As to the alleged inconsistencies and contradictions in the favorable testimony of Dr. Raub and Dr. Borbeley, I am hard-pressed to find them. Dr. Raub’s testimony indicates that he believed the back injury alone did not impose total disability on the claimant but when the injury was combined with the pre-exising back condition, the chances were good that the claimant was totally disabled and incapable of doing strenuous, active work. Dr. Raub also opined that the claimant would be employable if his work did not involve bending or lifting, but this opinion is not inconsistent with his prior testimony. Rather, the unmistakable import of Dr. Raub’s testimony was to the effect that if the claimant were put in a work situation where his condition did not prevent him from working, he would be able to work. I cannot understand how the majority would interpret this statement of the obvious as being a contradiction.

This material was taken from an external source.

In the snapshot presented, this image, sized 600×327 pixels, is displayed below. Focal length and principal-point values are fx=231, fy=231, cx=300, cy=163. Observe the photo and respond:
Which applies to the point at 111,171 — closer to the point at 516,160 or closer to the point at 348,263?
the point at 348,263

Dr. Borberley’s testimony indicated that the claimant’s psychological condition was related to the trauma of the back injury. The majority apparently believes that the fact that Dr. Borberley’s opinion involved speculation vitiates any value that opinion has. In this context, I would simply note that the nature of psychological disorders makes its practically impossible to precisely measure the extent of the infirmity. An x-ray can detect a broken bone or sometimes a diseased lung and give us a picture revealing the severity of the injury, but there is no diagnostic device which can produce a picture of pain or mental disorder. Instead, we rely on the opinions of experts trained to recognize symptoms and to track down their causes. Speculation or deliberative hypothesis, as the doctor pointed out, is one of the *962tools a psychiatrist is trained to use in making treatment judgments involving his patients and his use of that tool in evaluating a patient’s illness does not make his opinion any less valid.

For these reasons I believe the majority erred in not finding the claimant to have an 85% disability. I think a liberal interpretation of the evidence clearly indicates that the claimant was permanently and totally disabled and should have been granted a life award.